## DÉFIS
• A. Recopiez le texte en partant de « Par jugement du » et en allant jusqu'à « de ce jugement. ».
• B. D'après le texte, combien le tribunal de commerce de Lyon a-t-il accordé à la société La Serre'Nko en dommages et intérêts pour la rupture brutale des relations établies ?

**** TEXTE ****

Au cours du mois de juillet 2014, la société La Serre'Nko a appris au téléphone qu'un autre prestataire avait été choisi pour mener les campagnes à venir.
Par courrier d'avocat du 15 décembre 2014, la société La Serre'Nko a mis en demeure la société Berthoud d'avoir à lui régler une somme de 105 724 euros au titre, d'une part, du règlement d'une facture du 30 novembre 2014 correspondant aux prestations de création et de conception pour les campagnes de publicité sur la période 2014/2017 et, d'autre part, une indemnité pour rupture brutale des relations commerciales établies.
Par lettre recommandée avec accusé de réception du 6 janvier 2015, la société Berthoud a contesté devoir les sommes sollicitées.
Dans ces conditions, par exploit du 27 janvier 2015, la société La Serre'Nko a assigné la société Berthoud devant le tribunal de commerce de Lyon en paiement de la facture correspondant aux prestations de création et conception pour les campagnes de communication sur la période 2014/2017 et d'une indemnité pour rupture brutale de la relation commerciale établie.
Par jugement du 29 avril 2016, le tribunal de commerce de Lyon a, sous le régime de l'exécution provisoire :
- condamné la société Berthoud Agricole au règlement de la somme de 16 800 euros TTC correspondant à la facture n° 141109/CRE du 30 novembre 20l4,
- condamné la société Berthoud Agricole à payer à la société La Serre'Nko la somme de 59 383 euros à titre de dommages et intérêts au titre de la rupture brutale des relations établies,
- rejeté l'ensemble des autres demandes, fins et conclusions contraires des parties,
- condamné la société Berthoud Agricole à payer à la société La Serre'Nko la somme de 6 000 euros au titre de l'article 700 du Code de procédure civile,
- condamné la société Berthoud Agricole aux entiers dépens de l'instance.
La société Berthoud Agricole a relevé appel de ce jugement.
L'instruction devant la cour a été clôturée par ordonnance du 16 octobre 2018.

**** DONNÉES FOURNIES ****

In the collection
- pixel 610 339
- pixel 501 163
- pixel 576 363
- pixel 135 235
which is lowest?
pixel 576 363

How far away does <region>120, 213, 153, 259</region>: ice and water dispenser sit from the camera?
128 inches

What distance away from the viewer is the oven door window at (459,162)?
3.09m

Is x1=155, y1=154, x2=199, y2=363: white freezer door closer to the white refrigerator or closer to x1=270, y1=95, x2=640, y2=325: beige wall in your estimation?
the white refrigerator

****
**** DONNÉES FOURNIES ****

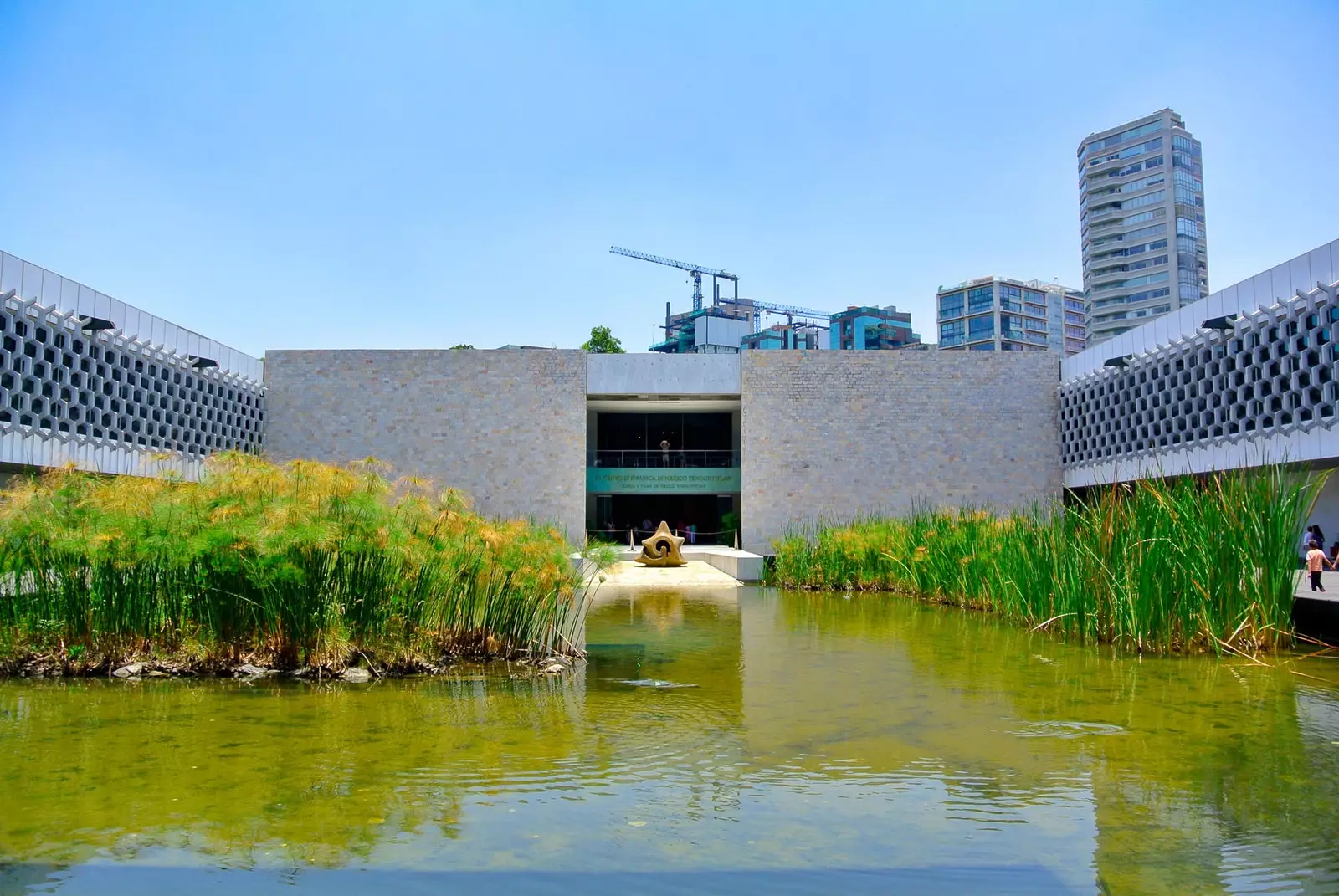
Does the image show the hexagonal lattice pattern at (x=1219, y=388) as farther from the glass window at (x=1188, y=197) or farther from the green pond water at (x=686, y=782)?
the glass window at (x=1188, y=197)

****
**** DONNÉES FOURNIES ****

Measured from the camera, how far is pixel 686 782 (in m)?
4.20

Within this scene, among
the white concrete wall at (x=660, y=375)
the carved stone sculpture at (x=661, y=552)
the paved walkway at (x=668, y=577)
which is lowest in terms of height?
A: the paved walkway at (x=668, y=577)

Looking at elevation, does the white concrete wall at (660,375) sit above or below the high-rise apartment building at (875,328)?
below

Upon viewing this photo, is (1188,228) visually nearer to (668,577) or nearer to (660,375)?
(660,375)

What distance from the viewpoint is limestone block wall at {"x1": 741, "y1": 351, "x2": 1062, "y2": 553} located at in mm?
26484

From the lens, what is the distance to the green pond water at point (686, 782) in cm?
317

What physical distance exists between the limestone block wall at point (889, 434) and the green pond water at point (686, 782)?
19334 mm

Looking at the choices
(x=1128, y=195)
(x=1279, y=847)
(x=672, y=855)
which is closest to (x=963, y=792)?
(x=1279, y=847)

****

## LES RÉPONSES
• A.
Par jugement du 29 avril 2016, le tribunal de commerce de Lyon a, sous le régime de l'exécution provisoire :
- condamné la société Berthoud Agricole au règlement de la somme de 16 800 euros TTC correspondant à la facture n° 141109/CRE du 30 novembre 20l4,
- condamné la société Berthoud Agricole à payer à la société La Serre'Nko la somme de 59 383 euros à titre de dommages et intérêts au titre de la rupture brutale des relations établies,
- rejeté l'ensemble des autres demandes, fins et conclusions contraires des parties,
- condamné la société Berthoud Agricole à payer à la société La Serre'Nko la somme de 6 000 euros au titre de l'article 700 du Code de procédure civile,
- condamné la société Berthoud Agricole aux entiers dépens de l'instance.
La société Berthoud Agricole a relevé appel de ce jugement.

• B. 59 383 euros.